| The exercise |
Render the stretch from the line containing "At what distance from the camera" through the end of the records as a JSON list of strings, one string per line, with blank lines left out.

| Information provided |
********************

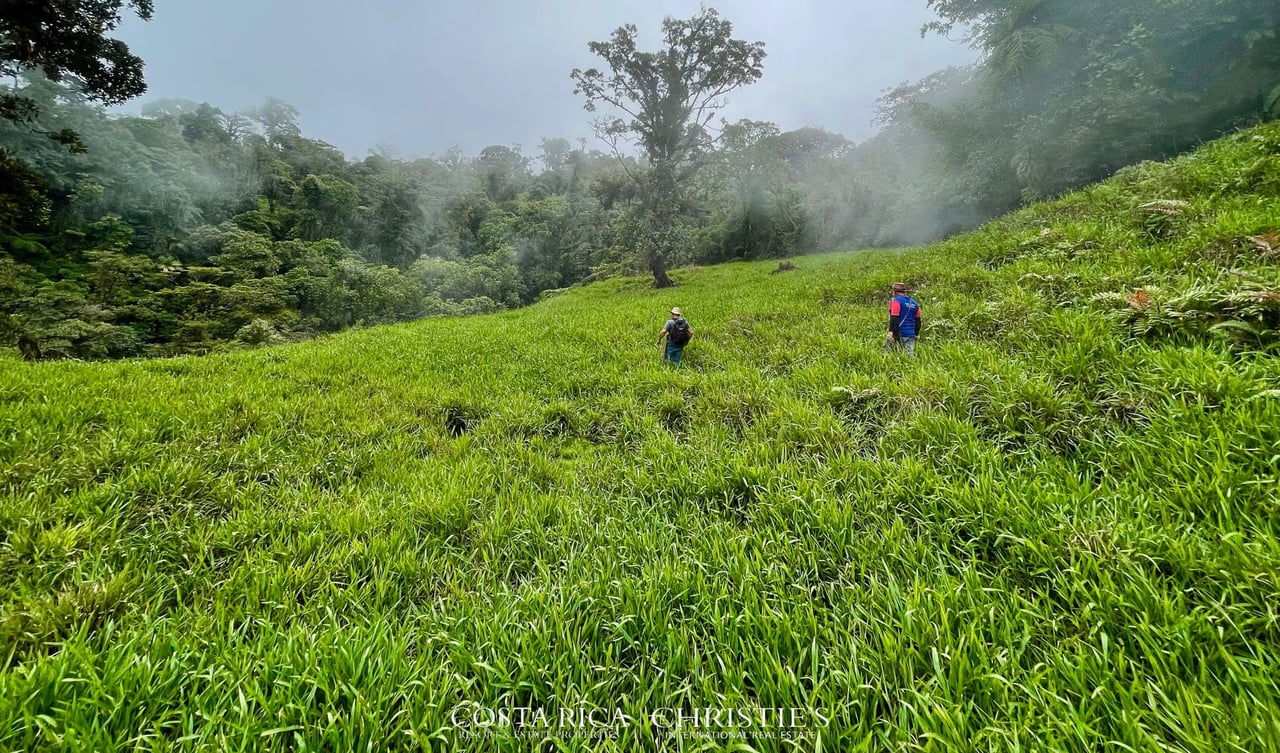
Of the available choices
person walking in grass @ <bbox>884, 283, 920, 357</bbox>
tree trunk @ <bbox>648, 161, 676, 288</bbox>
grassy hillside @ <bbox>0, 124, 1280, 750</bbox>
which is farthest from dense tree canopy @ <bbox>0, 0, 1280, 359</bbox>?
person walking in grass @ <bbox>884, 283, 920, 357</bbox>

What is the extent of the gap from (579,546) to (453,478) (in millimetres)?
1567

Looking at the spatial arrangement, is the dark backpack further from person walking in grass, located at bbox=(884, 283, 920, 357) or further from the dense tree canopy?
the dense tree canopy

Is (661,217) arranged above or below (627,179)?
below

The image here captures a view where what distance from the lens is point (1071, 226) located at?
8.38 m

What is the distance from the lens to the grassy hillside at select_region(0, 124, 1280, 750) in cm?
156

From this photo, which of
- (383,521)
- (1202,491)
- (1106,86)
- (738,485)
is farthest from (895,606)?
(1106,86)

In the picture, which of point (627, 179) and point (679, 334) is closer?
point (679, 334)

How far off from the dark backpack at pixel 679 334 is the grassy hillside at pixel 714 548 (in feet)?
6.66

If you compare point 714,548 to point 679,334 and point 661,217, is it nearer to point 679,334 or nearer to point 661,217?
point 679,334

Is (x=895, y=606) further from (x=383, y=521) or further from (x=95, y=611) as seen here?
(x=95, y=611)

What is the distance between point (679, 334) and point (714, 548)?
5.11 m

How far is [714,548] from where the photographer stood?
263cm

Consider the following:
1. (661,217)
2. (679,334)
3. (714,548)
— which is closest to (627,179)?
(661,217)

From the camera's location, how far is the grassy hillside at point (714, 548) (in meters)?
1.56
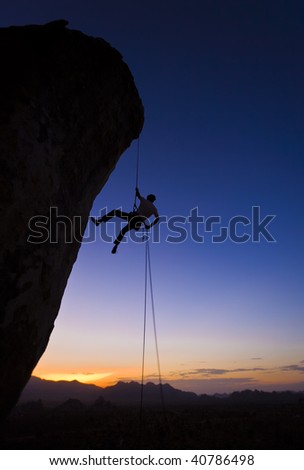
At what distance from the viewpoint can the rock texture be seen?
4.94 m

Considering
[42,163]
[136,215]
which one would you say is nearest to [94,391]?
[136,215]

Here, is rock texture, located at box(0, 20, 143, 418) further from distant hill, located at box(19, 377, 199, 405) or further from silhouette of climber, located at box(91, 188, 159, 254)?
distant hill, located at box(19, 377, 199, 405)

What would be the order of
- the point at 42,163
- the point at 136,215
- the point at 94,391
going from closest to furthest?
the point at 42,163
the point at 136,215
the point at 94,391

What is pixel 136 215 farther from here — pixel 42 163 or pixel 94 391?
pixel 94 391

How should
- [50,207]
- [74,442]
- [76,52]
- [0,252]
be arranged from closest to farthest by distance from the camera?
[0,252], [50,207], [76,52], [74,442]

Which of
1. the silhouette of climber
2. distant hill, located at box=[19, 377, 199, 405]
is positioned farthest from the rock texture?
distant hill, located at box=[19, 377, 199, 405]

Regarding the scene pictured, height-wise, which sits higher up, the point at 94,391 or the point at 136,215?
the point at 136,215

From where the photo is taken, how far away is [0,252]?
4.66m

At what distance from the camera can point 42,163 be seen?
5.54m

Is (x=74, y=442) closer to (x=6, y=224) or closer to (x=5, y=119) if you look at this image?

********************

| Answer in full |
[
  "At what distance from the camera can point 42,163 be seen?",
  "5.54m",
  "Is (x=74, y=442) closer to (x=6, y=224) or closer to (x=5, y=119) if you look at this image?"
]